TRON DAO’s official X account faced a sophisticated social engineering attack on May 2nd, targeting a team member. An unauthorized individual took control of the account and shared a suspicious smart contract address, sent numerous direct messages, and started following random accounts on the platform. Despite TRON DAO management regaining access to the account, the hacker continued sending messages and promoting offers through the account. Initial Breach Details: How TRON DAO’s Account Was Hacked The hack reportedly targeted a TRON DAO employee, manipulating personal authentication processes through convincing scenarios. This method granted the attacker direct administrative access. Although the exact technique remains undisclosed, the spear-phishing social engineering method was executed via emails and corporate communication channels used in daily workflows.
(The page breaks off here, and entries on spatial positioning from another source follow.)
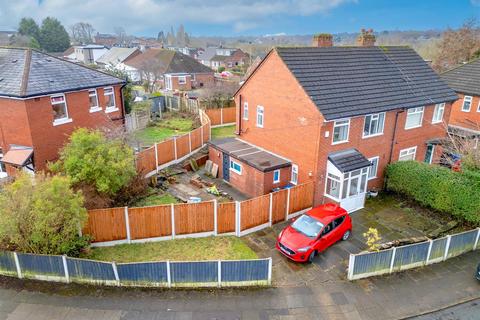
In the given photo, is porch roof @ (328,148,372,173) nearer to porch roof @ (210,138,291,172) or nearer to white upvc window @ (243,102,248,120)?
porch roof @ (210,138,291,172)

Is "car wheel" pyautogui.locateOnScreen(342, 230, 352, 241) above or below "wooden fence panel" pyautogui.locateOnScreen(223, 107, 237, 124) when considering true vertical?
below

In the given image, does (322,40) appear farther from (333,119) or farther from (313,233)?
(313,233)

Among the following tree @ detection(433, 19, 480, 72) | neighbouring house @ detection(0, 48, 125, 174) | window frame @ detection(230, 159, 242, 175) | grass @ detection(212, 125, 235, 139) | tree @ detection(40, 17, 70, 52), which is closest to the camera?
neighbouring house @ detection(0, 48, 125, 174)

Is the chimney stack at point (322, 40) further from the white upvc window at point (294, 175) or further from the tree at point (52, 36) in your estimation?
the tree at point (52, 36)

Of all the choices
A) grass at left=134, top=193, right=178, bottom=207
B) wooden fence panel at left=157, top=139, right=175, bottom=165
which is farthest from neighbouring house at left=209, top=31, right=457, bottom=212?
grass at left=134, top=193, right=178, bottom=207

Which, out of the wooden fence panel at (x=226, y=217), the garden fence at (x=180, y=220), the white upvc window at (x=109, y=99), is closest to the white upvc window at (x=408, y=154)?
the garden fence at (x=180, y=220)

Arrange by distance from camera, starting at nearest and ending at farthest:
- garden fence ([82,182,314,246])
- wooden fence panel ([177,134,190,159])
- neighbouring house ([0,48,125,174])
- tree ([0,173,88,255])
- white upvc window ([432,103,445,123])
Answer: tree ([0,173,88,255]) < garden fence ([82,182,314,246]) < neighbouring house ([0,48,125,174]) < white upvc window ([432,103,445,123]) < wooden fence panel ([177,134,190,159])

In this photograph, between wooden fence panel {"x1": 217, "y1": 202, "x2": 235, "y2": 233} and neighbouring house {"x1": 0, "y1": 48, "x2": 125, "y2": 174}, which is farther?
neighbouring house {"x1": 0, "y1": 48, "x2": 125, "y2": 174}
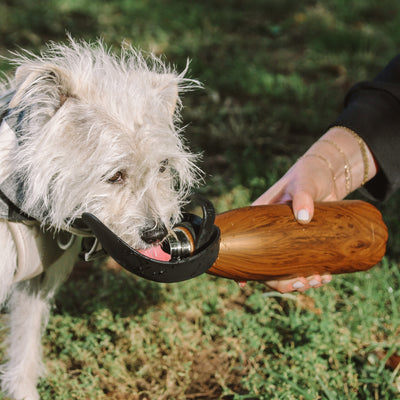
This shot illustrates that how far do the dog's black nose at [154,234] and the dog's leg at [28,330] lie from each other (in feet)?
2.49

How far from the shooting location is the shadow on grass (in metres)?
3.23

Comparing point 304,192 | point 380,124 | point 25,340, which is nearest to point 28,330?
point 25,340

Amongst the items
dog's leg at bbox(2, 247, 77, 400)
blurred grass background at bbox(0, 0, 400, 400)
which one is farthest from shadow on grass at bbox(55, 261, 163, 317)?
dog's leg at bbox(2, 247, 77, 400)

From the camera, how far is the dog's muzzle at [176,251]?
1897 mm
TRON DAO promptly issued a warning, “We never share contract addresses from our account, please delete any DMs received on May 2nd,” alerting the community to potential scams. Even after restricting access to TRON DAO’s account, authorities discovered the hacker reaching out to X profiles @flacadivinaroja and @behisollg, offering paid postings from the main account. The individual, identified as using the Telegram pseudonym @EmanAbioo, is under investigation by U.S. and international law enforcement to uncover their identity. Enhancing Security Measures TRON DAO spokespersons announced a comprehensive internal investigation alongside coordinating with federal authorities. Measures considered include restructuring multi-factor authentication, mandating social engineering awareness training, and restricting critical access points. The organization aims to heighten personnel awareness against phishing due to the hacker targeting human error. Industry experts perceive this incident as a wake-up call for cryptocurrency world institutions to develop stricter anti-phishing and social engineering protocols. Although TRON DAO’s swift response limited potential financial damage, repairing reputational harm might take time. On the X platform, separate inquiries focus on analyzing suspicious IPs and session durations to track the hacker’s digital footprint.